Thursday, June 16, 2005

Preparing for Blast Off

Tonight I actually had no scheduled appointments for TFA (classes, learning groups, tours, etc.) after school. So you'd think I would have taken the afternoon and slept, as I desperately need to do after my third night of fewer than 6 hours. You would be wrong. Instead, I did errands and teaching work all afternoon and evening.
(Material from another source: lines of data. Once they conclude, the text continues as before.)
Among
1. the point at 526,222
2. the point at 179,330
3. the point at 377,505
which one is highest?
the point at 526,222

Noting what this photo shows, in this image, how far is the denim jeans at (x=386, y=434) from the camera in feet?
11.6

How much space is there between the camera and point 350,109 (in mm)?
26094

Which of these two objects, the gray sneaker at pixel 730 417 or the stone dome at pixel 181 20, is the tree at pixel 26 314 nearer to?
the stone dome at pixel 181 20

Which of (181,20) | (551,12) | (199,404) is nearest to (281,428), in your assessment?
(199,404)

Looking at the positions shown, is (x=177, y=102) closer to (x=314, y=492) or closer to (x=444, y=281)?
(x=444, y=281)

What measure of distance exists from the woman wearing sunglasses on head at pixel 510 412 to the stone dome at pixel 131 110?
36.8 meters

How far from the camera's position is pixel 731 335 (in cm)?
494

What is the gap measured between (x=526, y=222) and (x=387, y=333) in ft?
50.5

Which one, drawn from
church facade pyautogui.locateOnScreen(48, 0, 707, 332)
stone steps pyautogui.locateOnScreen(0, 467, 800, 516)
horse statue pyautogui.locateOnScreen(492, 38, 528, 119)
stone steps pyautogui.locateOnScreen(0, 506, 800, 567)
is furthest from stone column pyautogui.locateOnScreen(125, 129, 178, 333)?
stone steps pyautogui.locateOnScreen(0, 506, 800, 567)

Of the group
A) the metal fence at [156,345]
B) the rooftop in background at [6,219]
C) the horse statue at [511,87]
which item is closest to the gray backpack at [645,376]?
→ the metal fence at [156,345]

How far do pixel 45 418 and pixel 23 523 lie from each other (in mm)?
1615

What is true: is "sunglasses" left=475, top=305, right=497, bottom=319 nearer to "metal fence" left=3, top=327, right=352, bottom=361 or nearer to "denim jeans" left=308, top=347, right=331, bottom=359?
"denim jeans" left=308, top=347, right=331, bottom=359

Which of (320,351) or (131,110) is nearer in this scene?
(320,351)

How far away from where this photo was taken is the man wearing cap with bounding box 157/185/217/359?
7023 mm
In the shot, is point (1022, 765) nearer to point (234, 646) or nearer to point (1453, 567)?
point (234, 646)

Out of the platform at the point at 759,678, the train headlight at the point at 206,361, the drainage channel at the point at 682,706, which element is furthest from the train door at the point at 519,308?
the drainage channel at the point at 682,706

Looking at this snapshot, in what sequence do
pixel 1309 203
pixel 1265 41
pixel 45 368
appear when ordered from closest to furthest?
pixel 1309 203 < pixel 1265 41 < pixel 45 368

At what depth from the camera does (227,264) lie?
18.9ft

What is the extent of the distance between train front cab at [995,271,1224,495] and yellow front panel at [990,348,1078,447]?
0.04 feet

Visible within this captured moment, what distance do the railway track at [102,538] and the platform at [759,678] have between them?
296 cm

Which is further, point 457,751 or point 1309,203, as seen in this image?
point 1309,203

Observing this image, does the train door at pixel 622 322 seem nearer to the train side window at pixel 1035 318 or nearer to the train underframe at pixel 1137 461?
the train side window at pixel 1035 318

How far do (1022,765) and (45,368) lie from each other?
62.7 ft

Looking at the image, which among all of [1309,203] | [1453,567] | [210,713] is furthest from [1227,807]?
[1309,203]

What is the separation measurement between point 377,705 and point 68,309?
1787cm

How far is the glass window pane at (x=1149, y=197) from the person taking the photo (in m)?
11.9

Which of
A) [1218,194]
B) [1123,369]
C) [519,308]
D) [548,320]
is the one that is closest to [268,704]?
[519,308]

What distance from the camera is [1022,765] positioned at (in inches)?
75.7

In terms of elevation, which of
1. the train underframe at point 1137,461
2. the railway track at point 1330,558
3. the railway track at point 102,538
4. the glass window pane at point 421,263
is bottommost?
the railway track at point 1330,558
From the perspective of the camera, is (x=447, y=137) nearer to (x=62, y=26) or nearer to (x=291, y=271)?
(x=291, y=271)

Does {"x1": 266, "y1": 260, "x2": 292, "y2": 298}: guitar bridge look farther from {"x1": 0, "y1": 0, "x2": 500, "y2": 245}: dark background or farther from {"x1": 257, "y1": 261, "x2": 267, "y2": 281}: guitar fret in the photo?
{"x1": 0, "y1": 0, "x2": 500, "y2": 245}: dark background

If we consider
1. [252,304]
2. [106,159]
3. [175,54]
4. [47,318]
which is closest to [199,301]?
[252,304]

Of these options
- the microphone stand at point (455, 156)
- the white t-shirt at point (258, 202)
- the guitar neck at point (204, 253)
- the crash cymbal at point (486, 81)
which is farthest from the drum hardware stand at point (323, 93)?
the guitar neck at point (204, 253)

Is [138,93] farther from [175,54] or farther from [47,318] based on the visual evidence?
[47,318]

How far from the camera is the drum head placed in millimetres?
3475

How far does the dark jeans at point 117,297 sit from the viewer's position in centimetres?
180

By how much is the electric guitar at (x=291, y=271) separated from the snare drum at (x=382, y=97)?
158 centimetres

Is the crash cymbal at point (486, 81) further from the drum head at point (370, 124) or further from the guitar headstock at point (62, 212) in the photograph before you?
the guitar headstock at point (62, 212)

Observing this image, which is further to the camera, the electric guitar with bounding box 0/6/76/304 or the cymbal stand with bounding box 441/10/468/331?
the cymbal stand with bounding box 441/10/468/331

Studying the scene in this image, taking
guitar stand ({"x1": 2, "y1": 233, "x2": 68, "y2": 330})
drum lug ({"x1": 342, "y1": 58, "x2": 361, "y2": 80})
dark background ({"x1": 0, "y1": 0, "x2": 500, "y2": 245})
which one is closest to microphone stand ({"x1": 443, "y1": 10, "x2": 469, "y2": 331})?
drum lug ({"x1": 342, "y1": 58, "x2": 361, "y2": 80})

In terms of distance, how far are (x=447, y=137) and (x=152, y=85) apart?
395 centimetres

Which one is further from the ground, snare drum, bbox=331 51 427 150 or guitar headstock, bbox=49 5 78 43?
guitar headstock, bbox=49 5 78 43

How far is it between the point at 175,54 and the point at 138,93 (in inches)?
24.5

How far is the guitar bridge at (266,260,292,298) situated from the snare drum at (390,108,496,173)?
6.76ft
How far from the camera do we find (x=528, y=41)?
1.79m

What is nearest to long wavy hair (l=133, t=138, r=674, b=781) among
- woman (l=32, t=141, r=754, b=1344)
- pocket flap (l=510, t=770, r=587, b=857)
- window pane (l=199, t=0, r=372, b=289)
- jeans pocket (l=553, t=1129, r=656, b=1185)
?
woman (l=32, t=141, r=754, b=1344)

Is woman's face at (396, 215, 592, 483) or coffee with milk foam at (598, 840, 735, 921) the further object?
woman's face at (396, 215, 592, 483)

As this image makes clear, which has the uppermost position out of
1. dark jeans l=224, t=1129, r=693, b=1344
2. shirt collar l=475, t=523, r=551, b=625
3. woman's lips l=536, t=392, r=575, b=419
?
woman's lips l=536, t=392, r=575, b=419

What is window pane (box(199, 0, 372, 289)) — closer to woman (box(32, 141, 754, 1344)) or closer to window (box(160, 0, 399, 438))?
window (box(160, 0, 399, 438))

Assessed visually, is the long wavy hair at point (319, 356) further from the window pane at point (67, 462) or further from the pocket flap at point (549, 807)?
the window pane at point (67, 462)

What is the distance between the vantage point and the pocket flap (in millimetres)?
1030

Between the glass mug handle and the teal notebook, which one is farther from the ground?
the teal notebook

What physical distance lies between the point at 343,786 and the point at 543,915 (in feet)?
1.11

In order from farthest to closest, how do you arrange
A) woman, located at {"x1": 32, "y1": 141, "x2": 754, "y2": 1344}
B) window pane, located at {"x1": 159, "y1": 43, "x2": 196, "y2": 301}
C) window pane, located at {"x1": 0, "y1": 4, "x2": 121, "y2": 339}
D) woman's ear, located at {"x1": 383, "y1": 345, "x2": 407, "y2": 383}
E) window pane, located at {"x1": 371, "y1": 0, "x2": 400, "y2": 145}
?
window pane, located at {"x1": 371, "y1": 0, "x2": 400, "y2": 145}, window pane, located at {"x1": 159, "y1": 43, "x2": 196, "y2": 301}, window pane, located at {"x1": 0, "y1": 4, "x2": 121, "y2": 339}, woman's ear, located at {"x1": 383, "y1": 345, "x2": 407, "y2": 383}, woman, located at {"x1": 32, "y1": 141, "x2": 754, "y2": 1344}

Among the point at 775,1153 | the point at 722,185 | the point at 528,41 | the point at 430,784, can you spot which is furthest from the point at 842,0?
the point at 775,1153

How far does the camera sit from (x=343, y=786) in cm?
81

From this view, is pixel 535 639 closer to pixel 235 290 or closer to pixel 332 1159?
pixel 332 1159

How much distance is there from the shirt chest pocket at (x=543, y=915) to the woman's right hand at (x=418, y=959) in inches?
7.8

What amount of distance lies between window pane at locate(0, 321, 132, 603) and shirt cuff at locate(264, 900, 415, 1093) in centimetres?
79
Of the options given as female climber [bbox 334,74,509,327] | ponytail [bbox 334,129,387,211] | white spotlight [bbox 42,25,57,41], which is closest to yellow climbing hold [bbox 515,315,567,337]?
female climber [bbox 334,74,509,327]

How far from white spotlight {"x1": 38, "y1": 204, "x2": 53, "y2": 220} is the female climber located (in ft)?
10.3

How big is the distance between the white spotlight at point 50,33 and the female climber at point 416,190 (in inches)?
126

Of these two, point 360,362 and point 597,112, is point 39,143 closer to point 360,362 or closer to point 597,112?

I came back from school really pumped because our instruction is getting more practical and less theoretical and my collaborative group is AWESOME. Let me review. I will be teaching 4th grade summer school with 3 other TFA trainees: one girl and two boys, one Delta, one Houston, and one Rio Grande Valley. We rotate teaching the subjects, but we all teach math/literacy hour in the mornings. This starts on MONDAY. We have to develop the goals, rules, procedures, incentives, lessons, decorations, etc, for our classroom, and the lessons we had today focused on helping us do just that. We wrote parent letters, we learned about rules and expectations and practiced them. There is so much to think about. What will the bathroom policy be? What if one student talks out of turn all the time? What if they refuse to follow directions?

Anyhow, my collaborative has been working really well together, which I won't say is rare for TFA collaboratives (everyone is in one, even teachers who will be teaching a self-contained summer school course), but it certainly isn't the norm, from what I've heard. Mine has been barrelling along building on each other's ideas, and we've decided our consequences pyramid will be steps on a big spaceship. Our theme is "blasting off to 5th grade" and our big goal (not yet totally worked out) is to have all of our students pass the Texas state assessments and be prepared to succeed in 5th grade. Maybe I'll put more of the whole plan up soon, but suffice it to say that it's all around this spaceship theme, and I'm super excited about it. Our CMA (Corps Member Advisor, or teacher, basically) seemed impressed and pleased.

To bring us back to the "free afternoon" thing: a free afternoon at institute is not really free. I have so much to do! I spent about an hour doing some things I needed to get done for me (bills, emails, laundry). Then we tried to get books for literacy next week, but the book we picked out as the right grade level was about a boy who stays back a year in school and doesn't fit in, so we are NOT using that. I had dinner with Lin and Elizabeth (my roommate) and a bunch of other Delta people (everyone in the Delta is great!) and then I typed up our parent letter, had a meeting with my CMA, and then met with my collaborative from about 9 to 11. We hashed out some of our math/lit lesson plans a bit more, reviewed the parent letter and student survey, and figured out our attendance and homework incentives.

I still am behind, though. Friday morning we have a zillion things due: lesson plans for math/lit hour all next week, lesson plans for my science class for Monday (and Tuesday?), the parent letter, the classroom management plan... There's probably even more that I don't remember off the top of my head. Beyond that, I should re-read the chapters of "Instructional Planning and Delivery" and "Classroom Management and Culture" that we will be working from tomorrow in my classes. Oh! And our science diagnostic test, while it is practically perfect in every way, is not completely perfect in every way, so I need to tweak that. Wow. I will be busy busy busy tomorrow, because we do not have a free evening.

To sum up: life is hectic, my collaborative summer class will be awesome and rocketship themed, I am tired but happy. Hopefully in an upcoming post I can be a little more analytical (a higher stage of Bloom's Taxonomy of Learning) and a little less expository. But if you need that now, read Lin's blog (linked on the right). Well, probably not today, because he hasn't had time to write for a few days, either.